People have been eating peas for thousands of years, but sugar snap peas are a fairly new variety, developed in 1979, according to the Wisconsin Department of Public Instruction. The fibers in the pod of the snap pea, unlike those in green, or garden, peas, go only in one direction, which makes the pods edible. Crunchy and sweet, snap peas make a delicious vegetable side dish or snack, plus they're low in calories and good source of fiber, iron, potassium and vitamin C.
Low in Calories
With 44 calories per 1-cup cooked serving, snap peas fill you up without costing you too many calories. If you're trying to control your calorie intake to lose weight or maintain a healthy weight, foods like snap peas make a good choice. When it comes to feeling full, the volume of food matters more than calorie content, says the Centers for Disease Control and Prevention. Low-calorie foods like snap peas make it easy for you to stay within your calorie limits while still helping you keep hunger away.
A 1-cup serving of cooked snap peas contains 10 grams of carbs and 4 grams of fiber. Carbs are your body's preferred source of energy, and should supply 45 percent to 65 percent of your calories. Fiber is a type of carbohydrate your body cannot digest. Fiber in foods like snap peas helps prevent constipation, and getting more of it in your diet might reduce your risk of heart disease. Your daily fiber needs depend on your age and gender. In general, women need 21 to 25 grams of fiber a day, and men need 30 to 38 grams.
Source of Protein, Some Fat
A 1/2-cup serving of cooked snap peas contains 2 grams of protein and 0.4 grams of total fat.
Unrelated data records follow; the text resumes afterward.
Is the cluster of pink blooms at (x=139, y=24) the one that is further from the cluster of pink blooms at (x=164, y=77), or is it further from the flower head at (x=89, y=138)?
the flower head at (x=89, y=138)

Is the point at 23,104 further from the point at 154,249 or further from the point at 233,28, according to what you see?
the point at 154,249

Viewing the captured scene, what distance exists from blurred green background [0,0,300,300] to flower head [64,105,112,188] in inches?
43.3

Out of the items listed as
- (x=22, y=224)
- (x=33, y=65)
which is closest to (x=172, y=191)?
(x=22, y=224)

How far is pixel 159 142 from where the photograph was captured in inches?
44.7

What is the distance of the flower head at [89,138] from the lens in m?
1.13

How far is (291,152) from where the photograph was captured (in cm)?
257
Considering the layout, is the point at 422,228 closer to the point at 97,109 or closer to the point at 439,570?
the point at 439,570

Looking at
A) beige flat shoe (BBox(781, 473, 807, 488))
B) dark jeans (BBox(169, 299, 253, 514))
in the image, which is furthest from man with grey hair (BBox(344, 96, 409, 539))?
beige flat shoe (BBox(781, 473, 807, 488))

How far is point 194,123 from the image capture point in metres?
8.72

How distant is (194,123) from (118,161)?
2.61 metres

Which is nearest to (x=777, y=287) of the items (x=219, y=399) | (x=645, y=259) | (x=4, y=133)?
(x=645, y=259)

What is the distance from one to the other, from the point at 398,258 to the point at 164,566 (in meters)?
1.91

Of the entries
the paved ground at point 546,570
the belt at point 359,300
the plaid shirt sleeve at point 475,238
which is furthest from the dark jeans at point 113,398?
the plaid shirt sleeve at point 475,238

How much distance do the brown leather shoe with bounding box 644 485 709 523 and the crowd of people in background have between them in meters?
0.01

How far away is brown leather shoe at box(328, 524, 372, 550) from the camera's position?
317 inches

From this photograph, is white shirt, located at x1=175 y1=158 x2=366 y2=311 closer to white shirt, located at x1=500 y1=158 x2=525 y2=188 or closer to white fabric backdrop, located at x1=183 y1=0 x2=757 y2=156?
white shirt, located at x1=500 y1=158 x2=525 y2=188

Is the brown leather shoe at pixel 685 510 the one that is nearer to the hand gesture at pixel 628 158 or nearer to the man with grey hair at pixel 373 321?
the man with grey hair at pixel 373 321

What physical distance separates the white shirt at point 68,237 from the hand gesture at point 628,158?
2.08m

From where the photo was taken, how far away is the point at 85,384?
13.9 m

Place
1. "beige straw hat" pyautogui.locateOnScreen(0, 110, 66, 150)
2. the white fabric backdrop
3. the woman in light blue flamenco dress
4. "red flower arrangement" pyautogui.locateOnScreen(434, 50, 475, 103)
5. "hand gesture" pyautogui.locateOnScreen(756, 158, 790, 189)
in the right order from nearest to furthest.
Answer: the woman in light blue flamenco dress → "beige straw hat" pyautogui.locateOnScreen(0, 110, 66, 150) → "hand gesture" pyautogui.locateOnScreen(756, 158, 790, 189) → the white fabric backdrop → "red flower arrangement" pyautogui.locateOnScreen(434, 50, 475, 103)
Protein and fat are essential nutrients just like carbs. Protein in food like snap peas is used to promote immune health and make hormones and enzymes. Your body also uses fat in food as a source of energy. Fat is needed to help maintain cell membranes and assist with the absorption of fat-soluble vitamins. You should get 10 percent to 35 percent of your calories from protein and 20 percent to 35 percent of your calories from fat.
Vitamins and Minerals
Snap peas also help you meet some of your vitamin and mineral needs, including vitamin C, folate and potassium. You need vitamin C to repair tissue. It is also an antioxidant that protects your cells from damage by free radicals. Folate is a B vitamin that helps make new cells. Women who are pregnant or may become pregnant need adequate amounts of folate to prevent spinal cord defects in their babies. Potassium is a mineral needed for building proteins and muscle, and it also helps control the acid-base balance in your body.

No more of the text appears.